Monday, 9 June 2014

Eggless Carrot Muffins

With an accidental click of an Ocado button, this week we managed to buy three bags of carrots rather than three carrots. I've therefore been on a mission to use them all up before they turn into a bag of orange mush, at the bottom of the fridge. 

These eggless carrot breakfast muffins are delicious, moist and freeze well.
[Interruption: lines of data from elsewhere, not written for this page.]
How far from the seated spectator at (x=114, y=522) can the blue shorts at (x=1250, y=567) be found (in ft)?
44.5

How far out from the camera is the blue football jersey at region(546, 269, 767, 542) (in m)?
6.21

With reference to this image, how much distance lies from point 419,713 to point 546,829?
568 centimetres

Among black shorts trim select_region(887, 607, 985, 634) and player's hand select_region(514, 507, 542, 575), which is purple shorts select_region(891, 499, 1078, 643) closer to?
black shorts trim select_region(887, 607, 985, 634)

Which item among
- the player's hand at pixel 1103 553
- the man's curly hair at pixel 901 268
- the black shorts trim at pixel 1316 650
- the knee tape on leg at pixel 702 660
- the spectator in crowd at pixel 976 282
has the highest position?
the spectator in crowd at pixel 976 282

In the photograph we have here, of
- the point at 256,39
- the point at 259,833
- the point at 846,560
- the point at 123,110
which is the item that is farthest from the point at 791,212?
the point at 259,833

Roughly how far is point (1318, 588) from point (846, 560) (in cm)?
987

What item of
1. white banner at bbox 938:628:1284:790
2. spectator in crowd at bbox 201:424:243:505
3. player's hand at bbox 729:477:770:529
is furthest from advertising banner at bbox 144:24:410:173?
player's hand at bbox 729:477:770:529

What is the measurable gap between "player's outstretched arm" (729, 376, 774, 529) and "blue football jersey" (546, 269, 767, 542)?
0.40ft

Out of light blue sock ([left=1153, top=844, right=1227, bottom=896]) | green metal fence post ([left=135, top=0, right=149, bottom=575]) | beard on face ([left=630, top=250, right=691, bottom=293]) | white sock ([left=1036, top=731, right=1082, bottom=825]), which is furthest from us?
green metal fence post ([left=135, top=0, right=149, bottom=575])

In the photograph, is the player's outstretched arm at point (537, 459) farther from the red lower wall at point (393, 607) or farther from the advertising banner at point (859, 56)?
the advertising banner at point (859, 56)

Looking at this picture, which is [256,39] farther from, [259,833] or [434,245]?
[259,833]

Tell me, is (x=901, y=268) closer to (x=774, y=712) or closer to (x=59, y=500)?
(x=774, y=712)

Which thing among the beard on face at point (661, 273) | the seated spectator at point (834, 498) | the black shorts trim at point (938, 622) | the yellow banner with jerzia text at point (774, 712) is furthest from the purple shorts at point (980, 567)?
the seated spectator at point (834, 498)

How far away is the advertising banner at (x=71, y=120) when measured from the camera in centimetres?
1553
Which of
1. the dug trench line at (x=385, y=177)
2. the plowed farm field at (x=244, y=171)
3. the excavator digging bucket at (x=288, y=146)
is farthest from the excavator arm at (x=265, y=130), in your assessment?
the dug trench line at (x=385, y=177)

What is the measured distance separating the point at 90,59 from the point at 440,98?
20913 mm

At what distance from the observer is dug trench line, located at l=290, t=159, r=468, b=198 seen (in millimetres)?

There is quite a lot of goodness packed into them so when Chiquita is being extra fussy, I know these will get her appetite back, without me feeling guilty about it!

You will need...

Ingredients (for approx 18 muffins): 

  • 200g wholewheat self-raising flour
  • 85g oats
  • 110g dark brown sugar 
  • 1 tbsp baking powder
  • 60ml Vegetable Oil
  • 250ml milk
  • 2 big tbsp's of natural yoghurt
  • 3 peeled and grated medium carrots
  • A generous handful of desiccated coconut

Step One: 

Put the flour, oats, sugar, coconut and baking powder into a big bowl and mix together. I always sieve the flour first as I don't have an electric whisk. 

Away, chubby fingers!

Step Two: 

Add in the vegetable oil, milk, yoghurt and carrot and stir until they are all very well blended. If it still looks dry, add some extra milk. They don't rise too much in the oven so some more liquid won't hurt. 

Step Three: 

Scoop the mixture into some cupcake liners, then sprinkle some coconut onto the top. 

Step Four:

Shove them in the oven at 180 degrees for twenty minutes. During this time, do the washing up, hoover the house, put away the washing and change a nappy one handed.

Step Five: 

Take them out of the oven, leave them on a plate to cool for about five minutes then shove at least 3 in your mouth before the kids get their sticky little fingers on them!